J’ai eu de la chance. Les seules fois où le téléphone a sonné à 3 h du matin, ce n’était pas la police qui appelait. C’était mon fils. Il avait oublié sa clé. Est-ce que je pourrais descendre lui ouvrir?

D’autres parents ont eu moins de chance que moi. Ils offrent les témoignages les plus poignants de Dérapages, le nouveau documentaire de Paul Arcand sur les jeunes et les accidents de la route. On y apprend qu’au cours des cinq dernières années au Québec, 725 jeunes âgés de 16 à 24 ans ont péri dans un accident et que 2623 ont survécu avec des blessures graves et des séquelles permanentes.

L’histoire des jeunes et des accidents de la route au Québec est une histoire d’horreur et à cet égard, la forme brutale, redondante et sensationnaliste du film d’Arcand est parfaite.

n ne fait pas un film d’art et d’essai ni une œuvre subtile et esthétisante avec un sujet aussi terrible. On y va avec des gros sabots, de la musique cheap et tonitruante et un montage épileptique, façon The Fast and the Furious et tous ces autres films américains aux calories vides et aux cascades d’autos démentes.

Dérapages est un film qui frappe de plein fouet, surtout si on est un parent, qu’on a tremblé de peur chaque fois qu’un de nos enfants a pris la route et qu’on a eu mal au ventre et le cœur chamboulé devant un bulletin d’information nous balançant l’image d’une carcasse de tôle tordue où un jeune et ses amis venaient de périr.

L’ennui, c’est que ce que Dérapages montre, les parents le savent, même qu’ils en sont douloureusement conscients.

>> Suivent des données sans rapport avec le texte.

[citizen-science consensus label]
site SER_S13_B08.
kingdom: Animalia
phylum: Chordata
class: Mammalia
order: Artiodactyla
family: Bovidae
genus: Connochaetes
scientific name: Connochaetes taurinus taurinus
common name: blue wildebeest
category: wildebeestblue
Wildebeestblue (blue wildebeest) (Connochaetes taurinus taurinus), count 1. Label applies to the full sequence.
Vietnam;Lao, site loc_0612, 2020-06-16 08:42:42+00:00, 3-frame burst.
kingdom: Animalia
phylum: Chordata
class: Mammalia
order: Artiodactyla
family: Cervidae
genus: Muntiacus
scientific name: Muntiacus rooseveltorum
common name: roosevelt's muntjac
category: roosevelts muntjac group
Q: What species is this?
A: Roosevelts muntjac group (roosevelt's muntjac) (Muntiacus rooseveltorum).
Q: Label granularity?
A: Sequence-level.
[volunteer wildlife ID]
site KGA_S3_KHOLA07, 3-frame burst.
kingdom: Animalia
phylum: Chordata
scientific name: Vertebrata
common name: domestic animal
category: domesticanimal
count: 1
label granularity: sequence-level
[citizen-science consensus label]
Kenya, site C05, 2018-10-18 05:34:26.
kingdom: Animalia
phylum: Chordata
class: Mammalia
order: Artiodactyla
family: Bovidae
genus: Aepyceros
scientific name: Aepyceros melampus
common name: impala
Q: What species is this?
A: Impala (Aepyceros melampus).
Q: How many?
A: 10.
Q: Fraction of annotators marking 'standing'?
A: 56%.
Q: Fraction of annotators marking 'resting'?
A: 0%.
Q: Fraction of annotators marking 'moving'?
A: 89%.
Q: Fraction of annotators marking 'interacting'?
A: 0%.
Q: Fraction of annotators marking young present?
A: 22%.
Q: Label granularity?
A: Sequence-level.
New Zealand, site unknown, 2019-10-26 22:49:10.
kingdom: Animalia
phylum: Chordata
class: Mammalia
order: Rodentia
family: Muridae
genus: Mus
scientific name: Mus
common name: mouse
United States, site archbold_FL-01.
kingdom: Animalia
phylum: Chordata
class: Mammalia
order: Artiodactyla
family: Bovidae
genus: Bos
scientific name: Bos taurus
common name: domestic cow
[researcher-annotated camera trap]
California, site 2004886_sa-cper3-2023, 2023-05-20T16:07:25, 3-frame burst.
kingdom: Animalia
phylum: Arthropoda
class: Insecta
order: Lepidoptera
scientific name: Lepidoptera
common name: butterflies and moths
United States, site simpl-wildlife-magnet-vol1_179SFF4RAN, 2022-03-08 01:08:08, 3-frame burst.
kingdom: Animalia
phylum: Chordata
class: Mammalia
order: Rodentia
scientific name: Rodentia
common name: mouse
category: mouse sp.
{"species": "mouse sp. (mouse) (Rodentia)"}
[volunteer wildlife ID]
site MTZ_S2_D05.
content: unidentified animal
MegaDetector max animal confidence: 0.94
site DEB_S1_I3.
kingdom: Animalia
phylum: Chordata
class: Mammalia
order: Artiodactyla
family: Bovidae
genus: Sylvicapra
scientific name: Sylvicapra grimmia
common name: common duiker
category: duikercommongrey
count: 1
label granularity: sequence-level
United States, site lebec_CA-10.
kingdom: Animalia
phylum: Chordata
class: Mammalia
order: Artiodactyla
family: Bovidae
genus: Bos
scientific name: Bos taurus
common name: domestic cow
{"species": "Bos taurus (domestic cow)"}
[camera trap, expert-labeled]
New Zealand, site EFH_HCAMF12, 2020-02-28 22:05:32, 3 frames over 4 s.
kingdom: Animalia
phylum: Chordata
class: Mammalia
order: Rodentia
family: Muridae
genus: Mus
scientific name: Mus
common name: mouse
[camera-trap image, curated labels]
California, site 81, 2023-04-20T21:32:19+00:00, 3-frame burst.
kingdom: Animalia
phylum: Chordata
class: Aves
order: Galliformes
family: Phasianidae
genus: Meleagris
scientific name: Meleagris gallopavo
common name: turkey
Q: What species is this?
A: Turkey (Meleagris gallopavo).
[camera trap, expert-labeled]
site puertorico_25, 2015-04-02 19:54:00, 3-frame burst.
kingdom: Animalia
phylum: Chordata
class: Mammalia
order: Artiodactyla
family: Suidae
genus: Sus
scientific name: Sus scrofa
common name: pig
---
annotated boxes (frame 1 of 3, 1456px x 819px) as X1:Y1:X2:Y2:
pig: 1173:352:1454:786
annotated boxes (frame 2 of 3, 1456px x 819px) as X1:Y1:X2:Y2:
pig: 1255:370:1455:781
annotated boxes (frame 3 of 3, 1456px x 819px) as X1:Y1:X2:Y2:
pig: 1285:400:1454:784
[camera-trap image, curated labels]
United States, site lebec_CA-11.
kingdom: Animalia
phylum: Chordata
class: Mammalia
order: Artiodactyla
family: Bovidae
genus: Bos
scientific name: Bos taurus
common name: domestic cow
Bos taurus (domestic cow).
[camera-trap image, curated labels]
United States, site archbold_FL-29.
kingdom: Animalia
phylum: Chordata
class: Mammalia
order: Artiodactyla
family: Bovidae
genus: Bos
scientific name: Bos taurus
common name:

La plupart d’entre eux n’apprendront rien en voyant ce film, sinon qu’ils ont parfois donné le mauvais exemple en roulant trop vite ou en se vantant de leurs exploits de jeunesse quand ils conduisaient ivres morts, la radio au coton et la bouteille de bière entre les jambes.

Bref, qu’on le veuille ou non, Dérapages s’adresse moins aux parents qu’aux jeunes âgés de 16 à 24 ans. Or, en connaissez-vous beaucoup de ces jeunes qui, en fin de semaine, vont avoir envie d’aller s’asseoir devant un film déprimant où l’on voit des parents pleurer leurs enfants morts, des jeunes pleurer leurs amis partis trop tôt, un film où l’on répète pendant 90 minutes que la vitesse tue, que l’alcool est le pire ennemi des jeunes et que leurs bagnoles rafistolées, reconditionnées, jackées comme des créatures préhistoriques sont des cercueils roulant ? Je me trompe peut-être, mais je doute que les jeunes se précipitent dans une des 60 salles où Dérapages sera à l’affiche, vendredi.

La preuve de ce que j’avance n’est-elle pas la somme de 47 millions que la Société de l’assurance automobile du Québec, depuis 10 ans, a dépensé en pure perte pour des pubs de sensibilisation qui, en fin de compte, n’ont sensibilisé personne, du moins pas les principaux concernés? Le film d’Arcand le dit bien : quand on est jeune, on se croit invincible et la route est le terrain de jeu idéal, pour tester son invincibilité.

Dérapages a beau donner la parole aux jeunes et éviter de verser dans le ado-bashing, il exige de ses jeunes spectateurs une forme de maturité et de responsabilisation qui leur échappe encore. C’est pourquoi je suis convaincue que peu d’entre eux iront de leur propre chef voir ce film. Ce n’est pas une raison pour baisser les bras. Au contraire. Si j’étais ministre de l’Éducation, je m’empresserais de rendre ce film obligatoire dans les écoles secondaire et dans tous les cégeps. J’ignore quelles modalités il faudrait mettre en place, je sais seulement que c’est en rendant ce film obligatoire qu’il pourra vraiment faire œuvre utile. Les jeunes sont invincibles jusqu’au jour où ils sont frappés de plein fouet par un éclair de lucidité. Mieux vaut que cela vienne d’un film plutôt que d’une voiture fonçant en sens inverse sur la route.